══ Excerpt provided ══

FireFly Analytics LogoFireFly Analytics
Architecture / Authentication

SSO-Mapped Service Principal Authentication

A comprehensive guide to the SSO-Mapped SPN authentication pattern, where users authenticate via SSO (Okta/OIDC) while Databricks API calls are made using Service Principal credentials. This pattern enables multi-tenant applications without requiring users to have Databricks accounts.

Overview

The SSO-Mapped SPN authentication pattern decouples user identity from Databricks API access. Users authenticate through your organization's Single Sign-On (SSO) provider, while all Databricks API calls are made using Service Principal (SPN) credentials stored and managed by the platform.

This architecture is ideal for building multi-tenant SaaS applications on Databricks where end users don't need—and shouldn't have—direct Databricks accounts.

Key Benefits

  • No Databricks Accounts Required: End users authenticate via SSO only—no Databricks account provisioning needed
  • Simplified Identity Management: Manage users in your SSO provider, not in Databricks
  • Multi-Tenant Ready: Each organization gets isolated SPN credentials for data separation
  • Centralized Access Control: Platform manages all Databricks API access through controlled SPNs
  • Flexible Audit Options: Use organization-level or per-user SPN mapping for different audit granularity

When to Use This Pattern

This pattern is best suited for:

  • Multi-tenant SaaS applications built on Databricks
  • Embedded analytics platforms
  • Customer-facing data products
  • Applications where users shouldn't see Databricks UI
  • Scenarios requiring abstracted data access layers

Architecture Overview

The following diagram shows the high-level architecture of the SSO-Mapped SPN pattern. Notice how user authentication (SSO) and API authentication (SPN) are completely separate concerns.

═══
══ Records ══

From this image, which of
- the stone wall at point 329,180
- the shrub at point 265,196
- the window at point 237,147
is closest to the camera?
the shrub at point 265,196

═══

*Task instructions*
**a)** Transcribe the SSO-Mapped Service Principal guide between "This architecture is" and "have—direct Databricks accounts.", inclusive.
**b)** Using the SSO-Mapped Service Principal guide, decide whether each statement agrees with it, and answer yes or no with the deciding words quoted: (i) End users must have Databricks accounts to use this pattern. (ii) Each organization receives its own isolated SPN credentials. (iii) Embedded analytics platforms are named as a good fit for the pattern.

*Responses to the tasks*
**a)**
This architecture is ideal for building multi-tenant SaaS applications on Databricks where end users don't need—and shouldn't have—direct Databricks accounts.

**b)**
(i) No: "This pattern enables multi-tenant applications without requiring users to have Databricks accounts."
(ii) Yes: "Each organization gets isolated SPN credentials for data separation"
(iii) Yes: "Embedded analytics platforms"